→ **Reading passage**
┄┄┄┄┄┄┄┄┄┄┄┄┄┄┄┄┄┄┄┄
Oct 03, 2004: TrES-1 again

Michael Richmond
Oct 17, 2004

On the night of Oct 03/Oct 04, 2004 EDT, I used the RIT Observatory's 16-inch Cassegrain telescope and SBIG ST9 CCD camera to observe the star TrES-1, which is known to have a planet which causes transits.

The plan:

Notes from the night

Here's a chart of the field of TrES-1 from one of the pictures taken this night. It's rotated 180 degrees from the usual manner: North is down and East to the right. The field is about 10 arcminutes wide.

Note the nasty gradient across the frame, plus the wierd arc-like features in the lower-left quadrant. I don't know what causes them, but they run through several stars. I don't know if the arcs would disappear after flatfielding. They are clearly bad news, as the photometry below will show.

I measured the instrumental magnitude of each star with aperture photometry, using a radius of 8 pixels = 5.6 arcseconds, and sky defined by an annulus around each star. Following the procedures outlined by Kent Honeycutt's article on inhomogeneous ensemble photometry, I used all stars available in each image to define a reference frame, and measured each star against this frame.
┄┄┄┄┄┄┄┄┄┄┄┄┄┄┄┄┄┄┄┄
→ **Problem set**
1 – Answer these questions using the observing notes on TrES-1, one line each:
(a) Which telescope and camera were used to observe the star?
(b) About how wide is the field shown in the chart?
(c) What radius was used for the aperture photometry?
2 – Translate this sentence from the TrES-1 notes into Spanish: "It's rotated 180 degrees from the usual manner: North is down and East to the right."

→ **Recorded data**
┄┄┄┄┄┄┄┄┄┄┄┄┄┄┄┄┄┄┄┄
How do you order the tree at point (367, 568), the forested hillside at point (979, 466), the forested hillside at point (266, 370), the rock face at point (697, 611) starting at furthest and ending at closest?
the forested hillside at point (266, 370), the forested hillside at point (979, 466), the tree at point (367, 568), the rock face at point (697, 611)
┄┄┄┄┄┄┄┄┄┄┄┄┄┄┄┄┄┄┄┄
→ **Full solutions**
1 –
(a) The RIT Observatory's 16-inch Cassegrain telescope and an SBIG ST9 CCD camera.
(b) About 10 arcminutes.
(c) 8 pixels, which equals 5.6 arcseconds.

2 – Está girado 180 grados respecto a la forma habitual: el norte está abajo y el este a la derecha.